Airline fails in appeal to ECJ over Commission decision in airport authority case



European Court of Justice
European Court of Justice

The European Court of Justice (ECJ) has held that the European Commission acted correctly in rejecting a complaint brought by an airline against  a competition authority’s handling of its case against an airport authority over alleged abuse of a dominant position in the internal market.

In 2008 easyJet Airline Co. Ltd lodged complaints with the Netherlands Competition Authority against Luchthaven Schiphol NV, the operator of Amsterdam-Schiphol airport relating the passenger and security service charges.

In its decisions, the competition authority rejected those complaints by relying on the Dutch law governing aviation and by resorting to its priority policy, which allows it to give different degrees of priority to the individual cases with which it deals. Those decisions have become final at national level.

On 14 January 2011, easyJet lodged a complaint with the commission. It submitted that the charges set by Schiphol were discriminatory and excessive and amounted to an abuse of a dominant position in the internal market.

It referred to the complaints lodged with the competition authority and maintained that that authority had not taken any final decision on the merits of easyJet’s complaint under competition law.

On 3 May 2013, the commission rejected the complaint on the basis, inter alia, that a national competition authority had already dealt with it. Article 13(2) of Regulation No 1/20033 provides that the commission may reject a complaint relating to anti-competitive conduct in the case where that complaint has already been dealt with by a competition authority of a member state.

In its judgment, the court stated, first, that the commission has a broad discretion when applying Article 13 of Regulation No 1/2003 and that, consequently, the purpose of judicial review in the circumstances is to verify that the commission decision is not based on materially inaccurate facts and that the commission has not erred in law, made a manifest error of assessment or misused its powers in finding that a competition authority of a member state has already dealt with a complaint.

Review of decisions of the competition authorities of member states was, by contrast, it said, a matter for national courts alone, which perform an essential function in the application of EU competition rules.

According to the court, the commission may reject a complaint which has previously been rejected by a competition authority of a member state on priority grounds.

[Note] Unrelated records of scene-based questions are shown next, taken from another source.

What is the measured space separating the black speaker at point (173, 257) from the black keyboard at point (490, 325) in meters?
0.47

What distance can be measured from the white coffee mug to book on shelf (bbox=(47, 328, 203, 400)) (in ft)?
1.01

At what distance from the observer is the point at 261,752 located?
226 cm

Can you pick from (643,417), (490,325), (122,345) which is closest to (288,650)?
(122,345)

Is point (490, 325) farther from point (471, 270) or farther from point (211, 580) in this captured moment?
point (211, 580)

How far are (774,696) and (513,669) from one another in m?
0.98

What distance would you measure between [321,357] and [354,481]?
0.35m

This may be inferred from a literal interpretation of the provision concerned, which is capable of including all cases of complaints which have been examined by another competition authority, whatever may have been the outcome.

This interpretation is also consistent with the general scheme of Regulation No 1/2003. It added that the commission may reject a complaint where another competition authority of a member state is dealing with it.

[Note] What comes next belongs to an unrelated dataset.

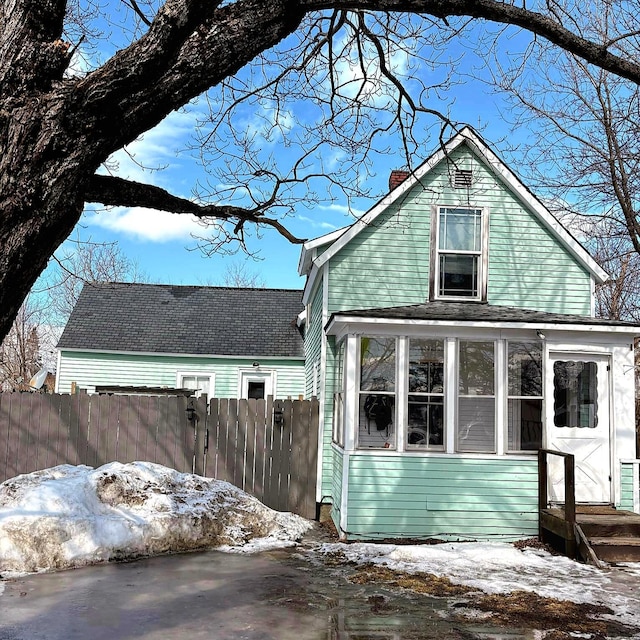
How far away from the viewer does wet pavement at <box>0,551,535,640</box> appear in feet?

The court provided that what appears important is not the outcome of the review of the complaint by that competition authority, but the fact that the complaint has been reviewed by that authority. Finally, the interpretation chosen is in keeping with one of the main objectives of Regulation No 1/2003, which is to establish an effective decentralised scheme for the application of EU competition law rules.

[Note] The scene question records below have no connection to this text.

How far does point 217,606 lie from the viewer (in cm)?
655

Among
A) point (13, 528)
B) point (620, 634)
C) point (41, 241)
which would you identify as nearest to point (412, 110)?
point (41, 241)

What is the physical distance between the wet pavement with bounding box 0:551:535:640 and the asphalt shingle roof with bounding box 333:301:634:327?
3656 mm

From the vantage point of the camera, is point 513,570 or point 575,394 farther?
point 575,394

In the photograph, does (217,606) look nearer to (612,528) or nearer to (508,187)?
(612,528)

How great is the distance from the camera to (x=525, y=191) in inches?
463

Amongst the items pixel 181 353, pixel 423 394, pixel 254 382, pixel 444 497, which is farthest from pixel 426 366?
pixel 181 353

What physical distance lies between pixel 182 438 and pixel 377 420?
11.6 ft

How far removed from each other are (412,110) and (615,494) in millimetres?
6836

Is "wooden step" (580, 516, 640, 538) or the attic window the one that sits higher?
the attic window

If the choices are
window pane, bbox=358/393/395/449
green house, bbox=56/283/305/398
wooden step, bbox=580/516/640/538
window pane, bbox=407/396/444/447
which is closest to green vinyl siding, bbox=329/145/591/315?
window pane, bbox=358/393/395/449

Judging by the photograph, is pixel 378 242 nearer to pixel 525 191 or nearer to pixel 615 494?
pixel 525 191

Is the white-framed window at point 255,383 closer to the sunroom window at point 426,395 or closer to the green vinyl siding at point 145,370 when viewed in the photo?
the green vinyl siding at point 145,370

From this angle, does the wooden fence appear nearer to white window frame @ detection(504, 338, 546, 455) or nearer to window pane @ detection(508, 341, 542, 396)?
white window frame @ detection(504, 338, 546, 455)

The court also stated that the commission may, in order to reject a complaint, rely on the fact that a competition authority of a member state has previously rejected that complaint following a review based on conclusions reached by it in the course of an investigation conducted under separate provisions of national law, on condition that that review was conducted in the light of EU competition law.

In the present case, without appraising the merits of the national competition authority’s decision or the procedure or methodology used by that authority, the court took the view that the commission acted correctly in finding that the national authority had dealt with the complaint on the basis of EU competition law.

The national authority had in particular indicated the extent to which the findings of the investigation conducted under Netherlands air navigation law were relevant to its review based on competition law: it thus described the similarities between the two sets of rules, compared the equivalence of the services concerned and assessed the competitive disadvantage caused by Schiphol’s pricing.

The court held that the commission therefore correctly found that the national authority had examined whether the charges were proportionate to the costs, had compared those charges with those of other international airports and had assessed them in the light of the quality of the service received by easyJet.